Posts tagged as:

discrimination against motorcyclists

Sitting On The Sidelines Is Not An Option

by Jeff on November 1, 2010

By Rob Dingman, President and CEO
American Motorcyclist Association

As I reflect on the unprecedented attacks on motorcycling in 2009, and the enormity of the challenges ahead, I have reached an inescapable conclusion: No longer can any motorcyclist afford to sit on the sidelines.

The days are gone when we can page through bike reviews, get recommendations from friends, buy a used or new motorcycle, and just go riding. Not if we expect to do so in five, 10 or 20 years.

If this sounds like “Chicken Little” thinking, let me awaken you from this simple children’s story. Enjoy riding off-road on public land? Last year, we lost 2 million acres to inappropriate federal Wilderness designations, and there are many more millions of acres being targeted in Congress right now.

OK, you tell yourself, I can always go riding at my local MX track. Not so fast—every week we learn of MX tracks in urban areas under threat of closure due to noise complaints.

To view the non-partisan voter guide, please click on image, and log onto AMA if you’re a member. If not, please join the AMA, then log in. It’s easy, and money well spent.

Think street riding is immune to restriction? The same excessive sound complaints that threaten tracks are causing cities large and small to target street motorcyclists with unfair ordinances and laws, while allowing other loud noise emitters to remain unchecked.

Street riding is also under attack from safetycrats who point to the increase in motorcycle crashes and fatalities on our highways and demand action, especially when automobile fatalities are at historic lows. The AMA opposes straight pipes; strongly advocates the voluntary use of protective gear, including helmets certified by the manufacturer to meet the DOT standard; and welcomes the expanded availability of anti-lock braking. But are you ready for mandated OE-exhausts, inflatable riding suits, airbags and roll cages?

DATASET RECORDS:
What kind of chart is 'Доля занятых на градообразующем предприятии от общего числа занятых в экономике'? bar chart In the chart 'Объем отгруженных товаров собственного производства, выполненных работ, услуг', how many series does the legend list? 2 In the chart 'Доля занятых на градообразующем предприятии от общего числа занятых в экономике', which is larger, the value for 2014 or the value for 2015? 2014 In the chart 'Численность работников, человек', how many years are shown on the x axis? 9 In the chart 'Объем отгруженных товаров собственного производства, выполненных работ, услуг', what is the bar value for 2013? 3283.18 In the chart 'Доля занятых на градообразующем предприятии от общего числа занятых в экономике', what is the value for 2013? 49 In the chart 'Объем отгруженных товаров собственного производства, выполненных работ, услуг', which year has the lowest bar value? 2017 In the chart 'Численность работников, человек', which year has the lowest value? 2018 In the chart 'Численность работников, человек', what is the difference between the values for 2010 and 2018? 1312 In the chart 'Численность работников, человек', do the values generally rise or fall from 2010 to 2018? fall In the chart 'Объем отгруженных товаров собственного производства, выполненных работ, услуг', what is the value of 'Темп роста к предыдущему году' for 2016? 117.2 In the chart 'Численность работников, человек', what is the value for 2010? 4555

* * *

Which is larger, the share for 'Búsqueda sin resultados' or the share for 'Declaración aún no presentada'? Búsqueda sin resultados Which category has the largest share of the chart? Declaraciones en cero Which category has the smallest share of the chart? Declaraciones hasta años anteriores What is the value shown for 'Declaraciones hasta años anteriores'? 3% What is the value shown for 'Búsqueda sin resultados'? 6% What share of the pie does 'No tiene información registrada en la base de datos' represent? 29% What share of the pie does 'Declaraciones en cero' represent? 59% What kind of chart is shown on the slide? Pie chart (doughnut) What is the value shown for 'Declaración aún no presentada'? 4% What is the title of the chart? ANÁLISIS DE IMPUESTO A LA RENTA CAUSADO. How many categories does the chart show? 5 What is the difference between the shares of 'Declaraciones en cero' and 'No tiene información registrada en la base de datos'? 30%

PARTS OF THE EXERCISE:
[a] In the essay on threats to motorcycling, how many acres were lost the previous year to federal Wilderness designations?
[b] Continue the essay on threats to motorcycling, picking up after its final sentence.

ANSWERS TO THE PROBLEMS:
[a] 2 million acres.

[b]
Impossible, you say? All it takes is a stroke of the pen.

That’s what happened last year when President Obama signed into law the Revolutionary War and War of 1812 Battlefield Protection Act, which validated the biggest Congressional land grab in modern history by designating more than 2 million acres as federally protected Wilderness—the majority of which didn’t meet the original Congressional definition of Wilderness—with virtually no public debate or scrutiny. Or in 2008, when then-President Bush signed into law the Consumer Product Safety Improvement Act (CPSIA). Six months later, the lead-content provisions of the CPSIA resulted in the Consumer Product Safety Commission’s ban on the sale of youth-model dirtbikes and ATVs, forcing families to choose adult-sized machines for their kids—putting them at great risk—and devastating a segment of the motorsports community, already reeling from a major recession.

We no longer have the luxury of tearing down organizations like the AMA that are trying to save motorcycling. It’s time to stop blaming those who don’t ride your kind of bike, or hang with your crowd, or share your political beliefs, and recognize that anyone in power who does not ride a motorcycle cares little about the future of motorcycling in any form. If we expect to preserve our sport and our lifestyle for our and future generations, we must close ranks like there’s no tomorrow.

How? If you’re reading this, as an AMA member, you’re already part of the solution. But there are not nearly enough of us to withstand these multi-pronged attacks. Many AMA members like to think we are the National Rifle Association (NRA) of the motorcycling world, yet we only have 245,000 members out of 20 million estimated riders.

The NRA has more than 4 million members, not to mention a Constitutional amendment that protects their rights. There is no Constitutional right to ride a motorcycle. It’s a hard-earned privilege that we must step up and defend.

The bottom line: Each of us has to recruit more members for the AMA army. We all have friends who ride but are not members. Persuade them to join. Also, only buy from motorcycle businesses that support the AMA. Tell those that don’t that they risk losing your business.

Now is the time to join forces and stand shoulder-to-shoulder on the front lines.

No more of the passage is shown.